Segment Start: Text block

Wednesday, November 2, 2016

website overhaul on its way

Our lab is overhauling its website.  The old and new website will have the same URL  -https://naes.unr.edu/weisberg/ .  We're expecting the new site to be out within the next couple of weeks.  Expect an update when it is out.

Tuesday, October 25, 2016

New tool - Line Intercept Mapping for ArcGIS

I've got a new tool for displaying the results from line intercept mapping in GIS.  You can download that tool HERE .

Line intercept is one of the most common sampling methods of sampling in ecology. Despite its widespread popularity a lack of tools exists for automatically importing and visualizing line interrcept data in a GIS. This tool alleviates this problem making line intercept mapping easier. The tool can be run using any of the three licensed versions of ArcGIS and does not require any extensions. The tool is capable of generating overlapping line segments. The tool does not require linear referencing because transect lines are assumed straight. The tool requires that your data be in two tables: a transect coordinate table and a start-stop table. The transect coordinate table should have four fields: a TransectID, easting (or longitude for the GCS version of the tool), northing (or latitude for the GCS version of the tool), and supposed line length (length of the line as measured in the field). The start-stop table requires four fields: a TransectID, a start distance, a stop distance, and at least one field with a descriptive attribute that you are trying to map.

New paper - Bending the carbon curve: fire management for carbon resilience under climate change

Our lab has a new paper "Bending the carbon curve: fire management for carbon resilience under climate change", which is about forest management and resilience.  It suggests that active management, such fuel treatments and selecting for more drought-tolerant species, has the potential to capture and retain carbon long-term.  The article was published in Landscape Ecology with Louise Loudermilk as the first author and Rob Scheller, Peter Weisberg, and Alec Kretchun as co-authors.  You can check out their article HERE .

Segment End: Text block
Segment Start: Data

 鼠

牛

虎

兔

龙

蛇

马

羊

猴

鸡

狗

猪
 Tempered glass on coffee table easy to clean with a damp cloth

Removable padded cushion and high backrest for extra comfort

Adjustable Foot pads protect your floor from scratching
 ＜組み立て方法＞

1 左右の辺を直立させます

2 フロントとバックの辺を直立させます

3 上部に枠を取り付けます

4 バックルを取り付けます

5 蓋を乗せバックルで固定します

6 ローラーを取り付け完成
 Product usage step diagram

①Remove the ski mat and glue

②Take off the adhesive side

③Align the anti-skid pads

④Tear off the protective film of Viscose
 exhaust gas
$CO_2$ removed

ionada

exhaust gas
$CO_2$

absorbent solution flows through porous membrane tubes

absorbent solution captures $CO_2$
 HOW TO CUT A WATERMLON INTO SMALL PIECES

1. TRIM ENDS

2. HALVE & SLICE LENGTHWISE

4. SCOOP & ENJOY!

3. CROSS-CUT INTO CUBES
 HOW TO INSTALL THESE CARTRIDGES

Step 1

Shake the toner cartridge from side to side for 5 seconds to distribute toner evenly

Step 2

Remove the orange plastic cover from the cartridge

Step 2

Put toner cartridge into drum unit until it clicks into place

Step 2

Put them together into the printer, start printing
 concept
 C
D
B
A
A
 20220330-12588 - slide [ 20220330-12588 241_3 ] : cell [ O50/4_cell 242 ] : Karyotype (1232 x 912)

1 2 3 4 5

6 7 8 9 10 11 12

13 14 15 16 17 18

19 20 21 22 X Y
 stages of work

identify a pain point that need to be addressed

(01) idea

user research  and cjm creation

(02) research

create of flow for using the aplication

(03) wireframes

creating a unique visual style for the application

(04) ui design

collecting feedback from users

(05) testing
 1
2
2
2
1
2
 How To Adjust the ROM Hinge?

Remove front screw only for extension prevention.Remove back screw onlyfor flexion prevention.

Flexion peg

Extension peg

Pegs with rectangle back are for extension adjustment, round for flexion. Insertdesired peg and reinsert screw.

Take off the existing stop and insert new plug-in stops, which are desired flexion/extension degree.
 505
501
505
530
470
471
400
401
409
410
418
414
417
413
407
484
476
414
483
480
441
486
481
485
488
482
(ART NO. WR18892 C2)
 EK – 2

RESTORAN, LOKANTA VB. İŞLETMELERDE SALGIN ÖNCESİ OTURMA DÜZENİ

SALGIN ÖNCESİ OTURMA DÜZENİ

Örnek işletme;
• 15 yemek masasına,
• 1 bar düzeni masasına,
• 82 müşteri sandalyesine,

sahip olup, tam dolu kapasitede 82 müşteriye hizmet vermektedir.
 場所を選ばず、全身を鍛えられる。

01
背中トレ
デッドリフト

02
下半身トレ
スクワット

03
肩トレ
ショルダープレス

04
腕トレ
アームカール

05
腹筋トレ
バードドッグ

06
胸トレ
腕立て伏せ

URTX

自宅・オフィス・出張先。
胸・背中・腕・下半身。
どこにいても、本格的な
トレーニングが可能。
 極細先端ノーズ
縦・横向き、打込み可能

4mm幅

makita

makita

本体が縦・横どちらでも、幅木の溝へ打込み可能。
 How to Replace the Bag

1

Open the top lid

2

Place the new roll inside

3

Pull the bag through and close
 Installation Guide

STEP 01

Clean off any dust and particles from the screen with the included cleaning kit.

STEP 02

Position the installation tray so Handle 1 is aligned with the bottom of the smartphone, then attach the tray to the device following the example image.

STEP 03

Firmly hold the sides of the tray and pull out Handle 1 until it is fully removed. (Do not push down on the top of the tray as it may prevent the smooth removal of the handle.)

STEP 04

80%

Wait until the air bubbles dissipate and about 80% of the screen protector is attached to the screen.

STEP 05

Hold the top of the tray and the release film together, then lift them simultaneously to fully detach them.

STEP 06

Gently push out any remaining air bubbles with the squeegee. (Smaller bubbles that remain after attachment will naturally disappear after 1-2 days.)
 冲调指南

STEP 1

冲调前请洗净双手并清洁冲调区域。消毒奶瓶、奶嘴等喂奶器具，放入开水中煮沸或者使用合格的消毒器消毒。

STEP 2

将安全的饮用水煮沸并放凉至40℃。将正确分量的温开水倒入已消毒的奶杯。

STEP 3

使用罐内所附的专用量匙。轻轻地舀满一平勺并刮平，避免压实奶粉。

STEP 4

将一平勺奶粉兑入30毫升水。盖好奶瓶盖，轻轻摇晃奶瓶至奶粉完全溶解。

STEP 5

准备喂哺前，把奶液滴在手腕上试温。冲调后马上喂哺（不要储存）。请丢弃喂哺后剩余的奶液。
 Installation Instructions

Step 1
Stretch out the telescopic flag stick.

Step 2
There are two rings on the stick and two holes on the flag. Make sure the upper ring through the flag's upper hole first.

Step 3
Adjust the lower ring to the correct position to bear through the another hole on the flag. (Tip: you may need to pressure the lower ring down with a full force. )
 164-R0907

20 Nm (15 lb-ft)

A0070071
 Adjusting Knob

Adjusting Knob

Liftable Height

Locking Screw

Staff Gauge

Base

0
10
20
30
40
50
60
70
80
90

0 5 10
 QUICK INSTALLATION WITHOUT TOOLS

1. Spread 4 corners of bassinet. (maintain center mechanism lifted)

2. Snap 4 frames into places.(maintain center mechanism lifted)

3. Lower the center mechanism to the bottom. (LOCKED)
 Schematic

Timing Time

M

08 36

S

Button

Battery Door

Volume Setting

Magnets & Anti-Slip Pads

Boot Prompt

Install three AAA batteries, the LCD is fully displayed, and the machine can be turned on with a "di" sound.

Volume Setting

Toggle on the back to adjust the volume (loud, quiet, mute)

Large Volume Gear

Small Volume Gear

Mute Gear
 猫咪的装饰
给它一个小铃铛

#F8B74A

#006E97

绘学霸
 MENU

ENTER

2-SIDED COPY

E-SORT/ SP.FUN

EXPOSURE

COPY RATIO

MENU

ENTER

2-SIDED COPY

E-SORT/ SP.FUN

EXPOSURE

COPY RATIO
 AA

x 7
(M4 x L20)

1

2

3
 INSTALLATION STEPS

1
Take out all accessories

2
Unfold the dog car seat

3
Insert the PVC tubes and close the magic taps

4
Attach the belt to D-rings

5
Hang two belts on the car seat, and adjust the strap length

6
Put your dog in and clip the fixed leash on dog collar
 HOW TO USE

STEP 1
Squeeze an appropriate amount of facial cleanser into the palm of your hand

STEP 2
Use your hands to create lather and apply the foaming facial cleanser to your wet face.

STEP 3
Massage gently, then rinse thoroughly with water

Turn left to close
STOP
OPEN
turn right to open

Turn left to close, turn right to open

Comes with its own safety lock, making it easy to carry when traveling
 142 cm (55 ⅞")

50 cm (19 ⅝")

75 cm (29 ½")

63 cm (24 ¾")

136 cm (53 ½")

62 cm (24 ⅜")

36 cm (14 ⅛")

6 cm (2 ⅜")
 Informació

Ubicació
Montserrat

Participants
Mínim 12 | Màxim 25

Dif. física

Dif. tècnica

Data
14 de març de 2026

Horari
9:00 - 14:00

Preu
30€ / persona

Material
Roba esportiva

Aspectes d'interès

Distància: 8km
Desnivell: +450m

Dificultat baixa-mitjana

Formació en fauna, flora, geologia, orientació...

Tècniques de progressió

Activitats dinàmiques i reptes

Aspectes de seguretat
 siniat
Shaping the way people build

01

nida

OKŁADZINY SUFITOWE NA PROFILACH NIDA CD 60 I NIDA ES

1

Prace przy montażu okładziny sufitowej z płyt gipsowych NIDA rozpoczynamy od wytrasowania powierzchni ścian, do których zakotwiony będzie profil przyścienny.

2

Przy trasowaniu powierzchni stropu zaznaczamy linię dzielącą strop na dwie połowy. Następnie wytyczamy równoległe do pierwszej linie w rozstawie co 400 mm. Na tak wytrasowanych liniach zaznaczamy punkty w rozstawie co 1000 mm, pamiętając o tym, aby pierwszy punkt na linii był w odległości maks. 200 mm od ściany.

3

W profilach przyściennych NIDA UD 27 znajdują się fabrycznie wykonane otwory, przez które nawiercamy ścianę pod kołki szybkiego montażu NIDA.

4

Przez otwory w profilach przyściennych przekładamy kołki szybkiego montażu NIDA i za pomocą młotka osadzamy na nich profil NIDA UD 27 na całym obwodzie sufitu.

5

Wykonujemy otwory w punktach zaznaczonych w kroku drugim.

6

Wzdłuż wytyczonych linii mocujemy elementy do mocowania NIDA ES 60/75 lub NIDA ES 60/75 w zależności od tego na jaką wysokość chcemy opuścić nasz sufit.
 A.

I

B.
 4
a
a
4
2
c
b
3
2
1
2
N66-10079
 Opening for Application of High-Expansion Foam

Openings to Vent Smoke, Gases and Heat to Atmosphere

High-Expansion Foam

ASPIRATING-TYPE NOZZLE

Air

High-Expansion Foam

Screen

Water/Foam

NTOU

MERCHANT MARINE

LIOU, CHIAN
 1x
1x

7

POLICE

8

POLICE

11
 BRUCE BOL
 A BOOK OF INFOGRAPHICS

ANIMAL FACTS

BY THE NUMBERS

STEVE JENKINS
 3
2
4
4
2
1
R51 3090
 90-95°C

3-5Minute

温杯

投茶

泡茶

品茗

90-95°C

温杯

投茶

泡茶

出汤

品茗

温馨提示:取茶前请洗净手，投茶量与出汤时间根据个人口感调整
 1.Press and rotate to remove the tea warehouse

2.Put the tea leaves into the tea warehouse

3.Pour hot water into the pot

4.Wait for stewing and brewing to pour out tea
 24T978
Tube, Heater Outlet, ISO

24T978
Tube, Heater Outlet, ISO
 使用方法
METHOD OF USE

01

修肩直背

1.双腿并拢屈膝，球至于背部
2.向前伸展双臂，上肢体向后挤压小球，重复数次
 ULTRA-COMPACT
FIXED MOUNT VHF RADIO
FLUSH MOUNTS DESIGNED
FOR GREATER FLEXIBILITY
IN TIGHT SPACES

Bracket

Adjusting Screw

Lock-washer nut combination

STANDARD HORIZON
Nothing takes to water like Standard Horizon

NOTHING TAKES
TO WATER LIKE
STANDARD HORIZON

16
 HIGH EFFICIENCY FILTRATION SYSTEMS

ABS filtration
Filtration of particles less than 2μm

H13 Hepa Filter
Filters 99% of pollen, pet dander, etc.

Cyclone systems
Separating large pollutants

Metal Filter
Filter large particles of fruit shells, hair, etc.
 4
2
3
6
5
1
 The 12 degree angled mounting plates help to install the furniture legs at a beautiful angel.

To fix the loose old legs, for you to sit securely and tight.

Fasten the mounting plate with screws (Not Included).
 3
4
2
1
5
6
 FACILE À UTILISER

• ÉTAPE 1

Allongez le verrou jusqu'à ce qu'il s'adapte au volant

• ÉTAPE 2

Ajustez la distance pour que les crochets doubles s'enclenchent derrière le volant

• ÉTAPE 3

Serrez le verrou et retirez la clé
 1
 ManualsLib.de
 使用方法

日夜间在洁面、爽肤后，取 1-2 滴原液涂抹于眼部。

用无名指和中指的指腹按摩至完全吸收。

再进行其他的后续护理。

Segment End: Data

→ **Aim of the exercise**
Answer these questions from the lab blog text, one line each.
(a) At what URL will the lab's new website appear?
(b) What two tables does the line intercept mapping tool require?
(c) In which journal was the carbon curve paper published?

→ **Output for this task**
(a) https://naes.unr.edu/weisberg/
(b) A transect coordinate table and a start-stop table.
(c) Landscape Ecology.